▶ [STUDY MATERIAL]:
================
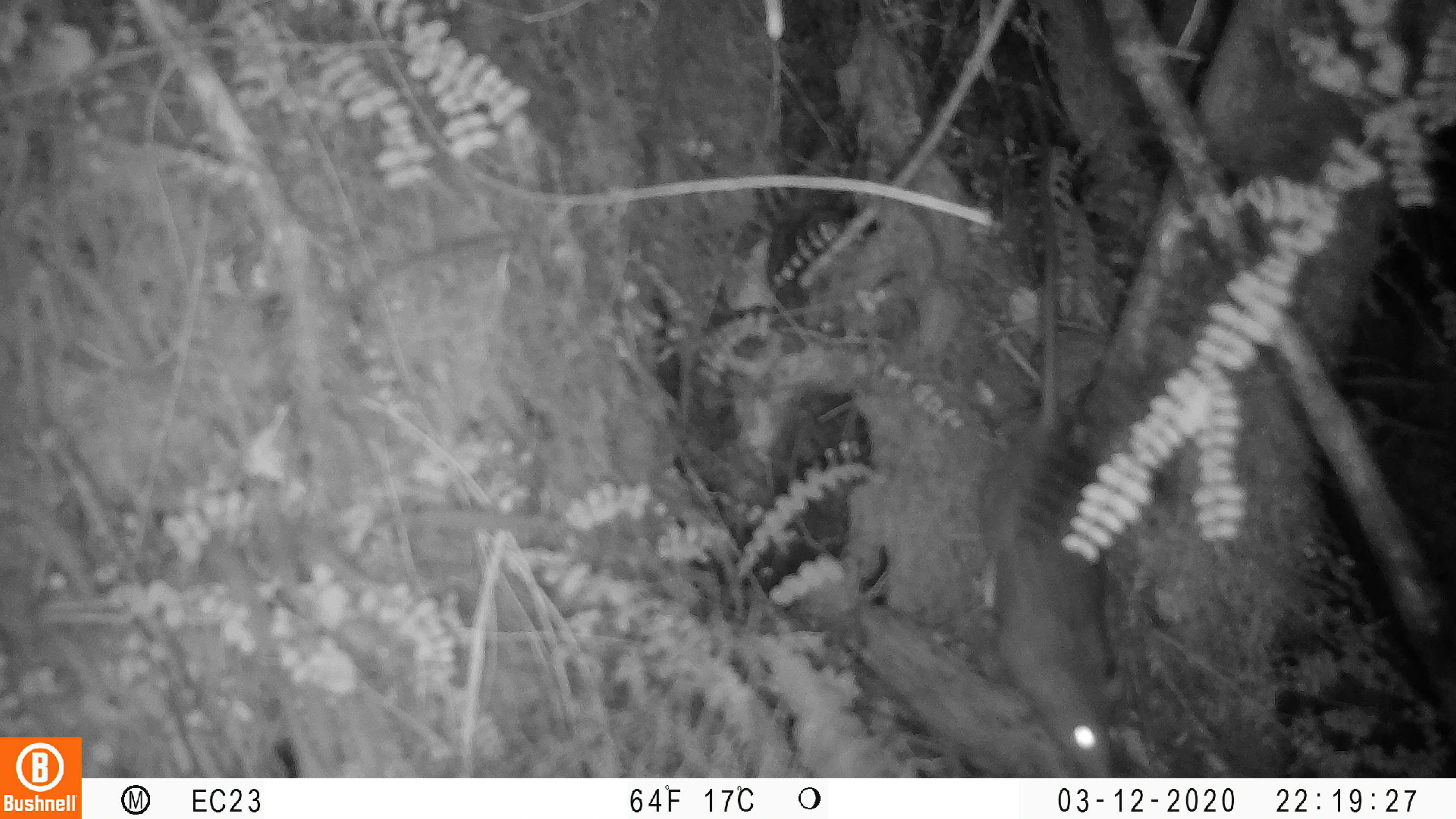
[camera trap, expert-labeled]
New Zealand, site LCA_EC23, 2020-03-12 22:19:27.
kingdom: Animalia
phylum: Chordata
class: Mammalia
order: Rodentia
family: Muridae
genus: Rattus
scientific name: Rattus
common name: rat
================
▶ [WORK TASK]:
Reproduce, with both ends included, the lines from the one holding "New Zealand, site" to the end of the records above.

▶ [TASK OUTPUT]:
New Zealand, site LCA_EC23, 2020-03-12 22:19:27.
kingdom: Animalia
phylum: Chordata
class: Mammalia
order: Rodentia
family: Muridae
genus: Rattus
scientific name: Rattus
common name: rat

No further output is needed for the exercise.